Réforme de tutelle pour les mineurs

Dans le cas où l’autorité parentale n’est plus apte à imposer obéissance aux enfants mineurs pour des raisons prévues par la loi, une tutelle est destinée aux enfants mineurs. Celle-ci est exercée conjointement par un tuteur et un subrogateur désignés par un conseil de famille formé par le juge.
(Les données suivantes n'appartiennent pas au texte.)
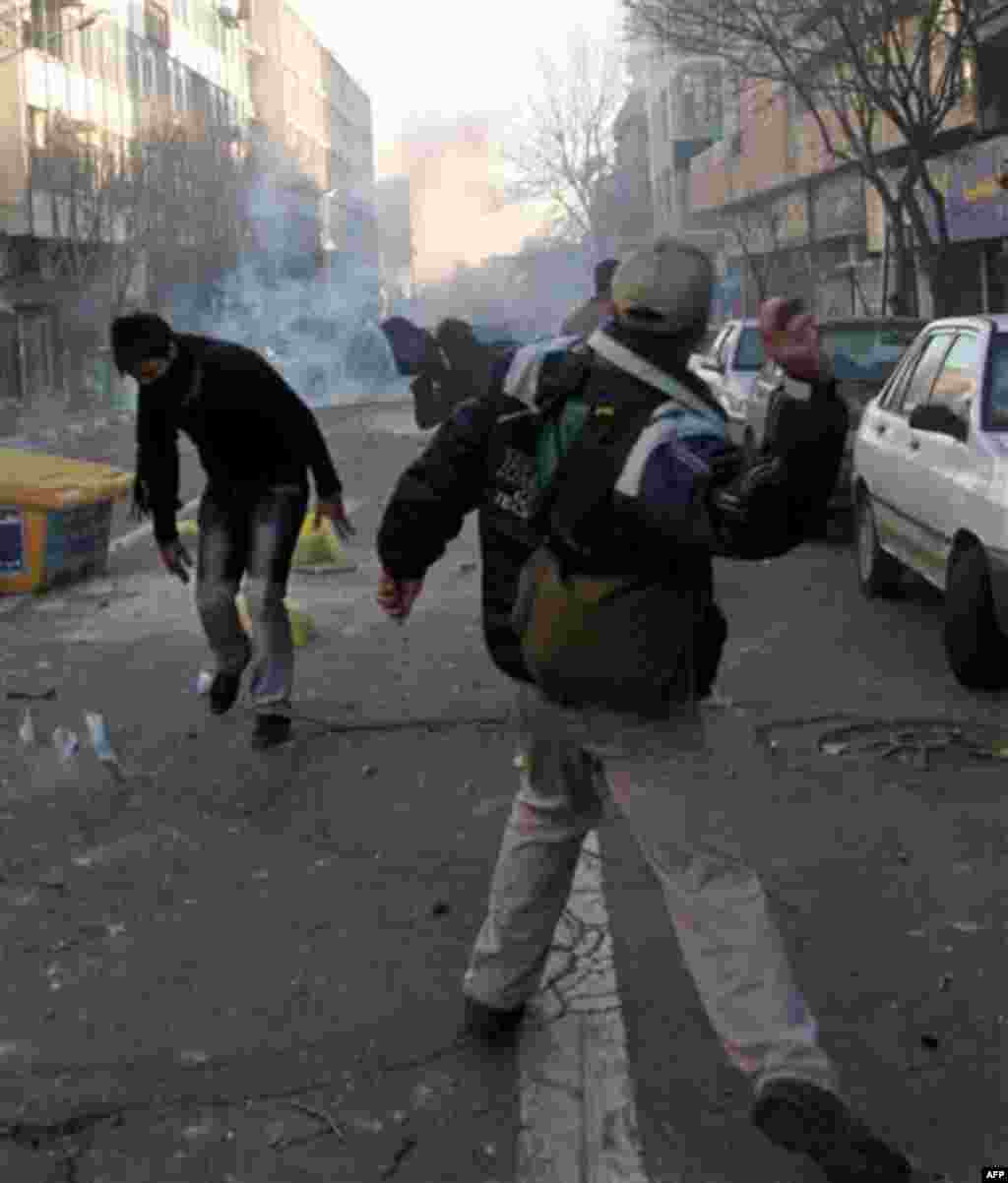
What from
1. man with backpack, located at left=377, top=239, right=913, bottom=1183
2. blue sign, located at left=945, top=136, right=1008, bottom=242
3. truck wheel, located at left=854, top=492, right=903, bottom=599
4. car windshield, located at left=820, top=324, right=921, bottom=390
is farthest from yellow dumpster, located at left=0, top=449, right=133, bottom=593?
blue sign, located at left=945, top=136, right=1008, bottom=242

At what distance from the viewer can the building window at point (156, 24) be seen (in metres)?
54.4

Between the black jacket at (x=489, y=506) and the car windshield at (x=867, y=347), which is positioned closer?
the black jacket at (x=489, y=506)

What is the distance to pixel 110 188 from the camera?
44.8 meters

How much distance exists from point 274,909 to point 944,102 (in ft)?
63.0

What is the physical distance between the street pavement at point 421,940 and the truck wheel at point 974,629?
Result: 0.13 m

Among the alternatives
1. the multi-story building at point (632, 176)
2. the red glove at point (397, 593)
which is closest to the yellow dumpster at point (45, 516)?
the red glove at point (397, 593)

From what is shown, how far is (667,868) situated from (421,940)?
1298 mm

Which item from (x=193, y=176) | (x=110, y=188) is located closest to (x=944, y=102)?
(x=110, y=188)

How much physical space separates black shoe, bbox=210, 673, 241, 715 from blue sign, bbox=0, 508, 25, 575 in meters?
3.81

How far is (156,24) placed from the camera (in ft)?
183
Mécanisme de la tutelle de mineur

Les cas suivants peuvent soumettre un enfant mineur au régime de tutelle : enfants sans parents, parents décédés, parents dont l’autorité parentale a été retirée pour diverses raisons. Ce régime fonctionne comme suit :

-  constitution du conseil de famille par le juge des tutelles des mineurs

-  désignation du tuteur

-  choix du subrogateur

-  éventuellement, s’il n’y a aucune personne apte à assurer la tutelle, choix de l’organisme social chargé pour ce faire

Le conseil de famille doit comprendre au moins quatre membres constitués, si possible, des individus venant de la généalogie à la fois du père et de la mère de l’enfant. Il faut veiller à ce que les personnes choisies aient plus de considération au mineur en question. La direction est assurée par le juge. Le rôle du conseil est d’établir les règles générales pour l’entretien et l’éducation du mineur en primant le souhait du père et de la mère s’ils ont été présents.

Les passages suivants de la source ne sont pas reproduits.